Top of EXTRACTED MATERIAL

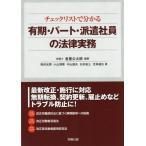 【送料無料選択可】チェックリストで分かる有期・パート・派遣社員の法律実務 (労政時報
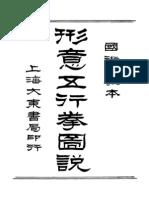 国术新教本形意五行拳图说 - Xingyi Five Forms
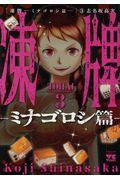 凍牌〜ミナゴロシ篇〜 3の本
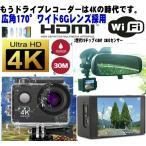 最新4Kドライブレコーダー 高画質車載セット 防水ウェアブルカメラ 防水アクションカメラ ビデオカメラ  WIFI / リモコン付車載フルセット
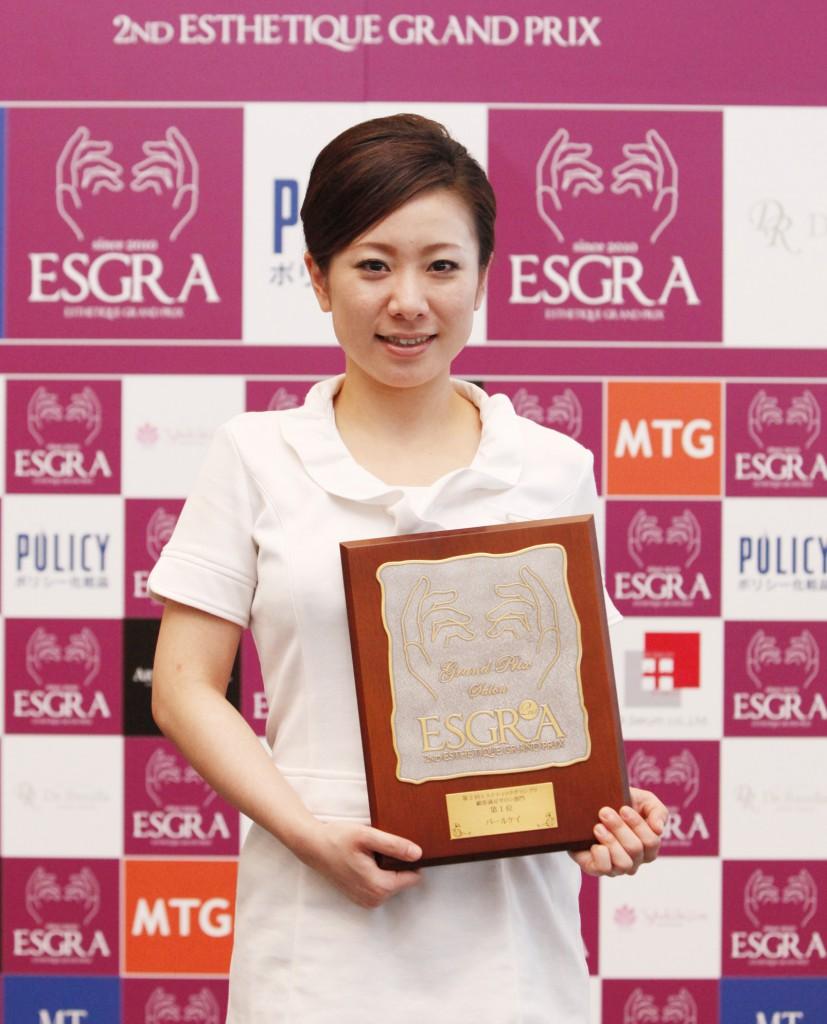 パールケイ「エステティックグランプリ受賞」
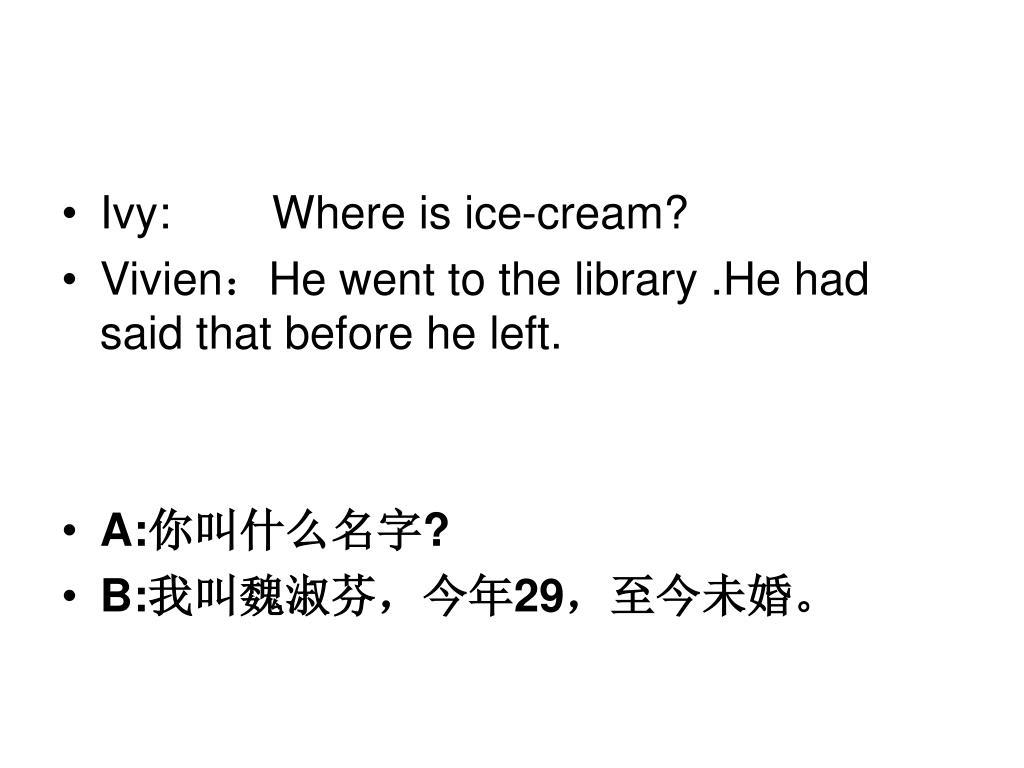 Ivy:        Where is ice-cream?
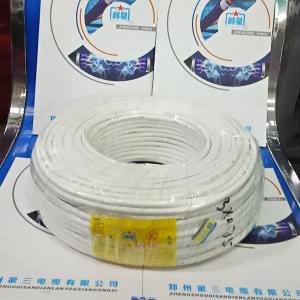 苏州控制电缆RVV3X0.75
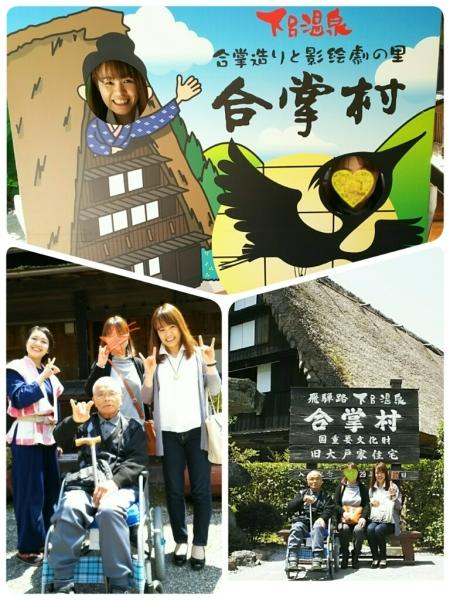 4/30(日) 温泉旅行_a0272042_23122611.jpg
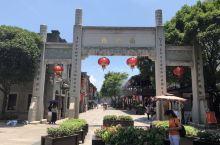福州市的觀光歷史街區,一堆名人故居,林則徐、冰心、林覺民⋯⋯都是讀歷史所會聽到的名人!
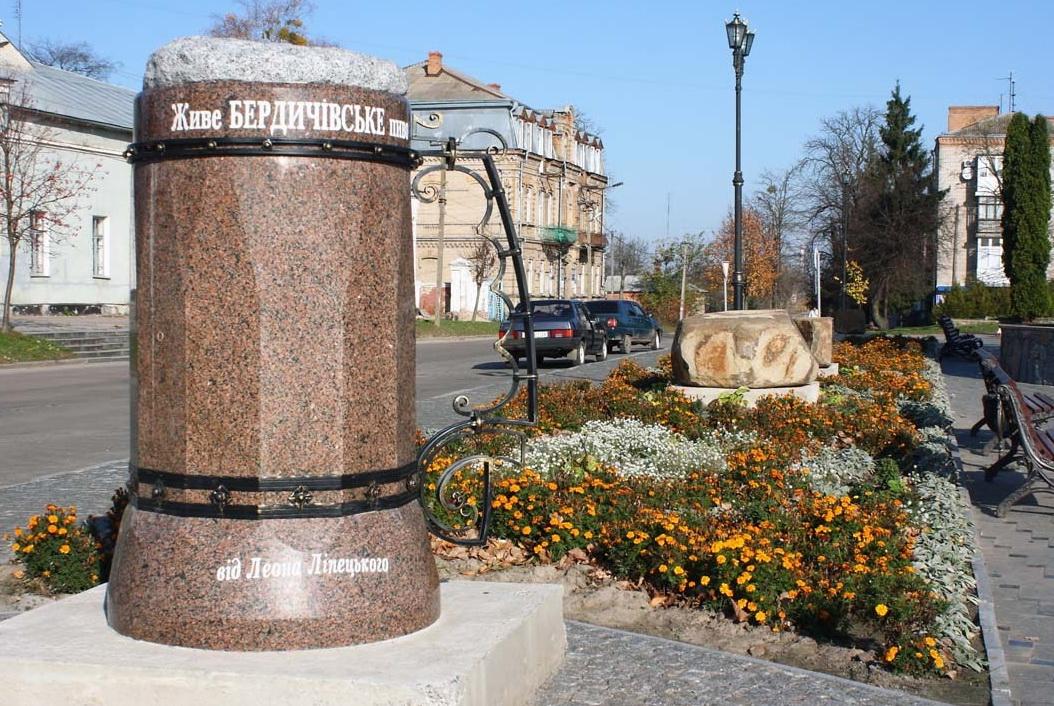 Памятник пиву в Бердичеве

Bottom of EXTRACTED MATERIAL

Exactly retype each record above, dropping images.

 【送料無料選択可】チェックリストで分かる有期・パート・派遣社員の法律実務 (労政時報
 国术新教本形意五行拳图说 - Xingyi Five Forms
 凍牌〜ミナゴロシ篇〜 3の本
 最新4Kドライブレコーダー 高画質車載セット 防水ウェアブルカメラ 防水アクションカメラ ビデオカメラ  WIFI / リモコン付車載フルセット
 パールケイ「エステティックグランプリ受賞」
 Ivy:        Where is ice-cream?
 苏州控制电缆RVV3X0.75
 4/30(日) 温泉旅行_a0272042_23122611.jpg
福州市的觀光歷史街區,一堆名人故居,林則徐、冰心、林覺民⋯⋯都是讀歷史所會聽到的名人!
 Памятник пиву в Бердичеве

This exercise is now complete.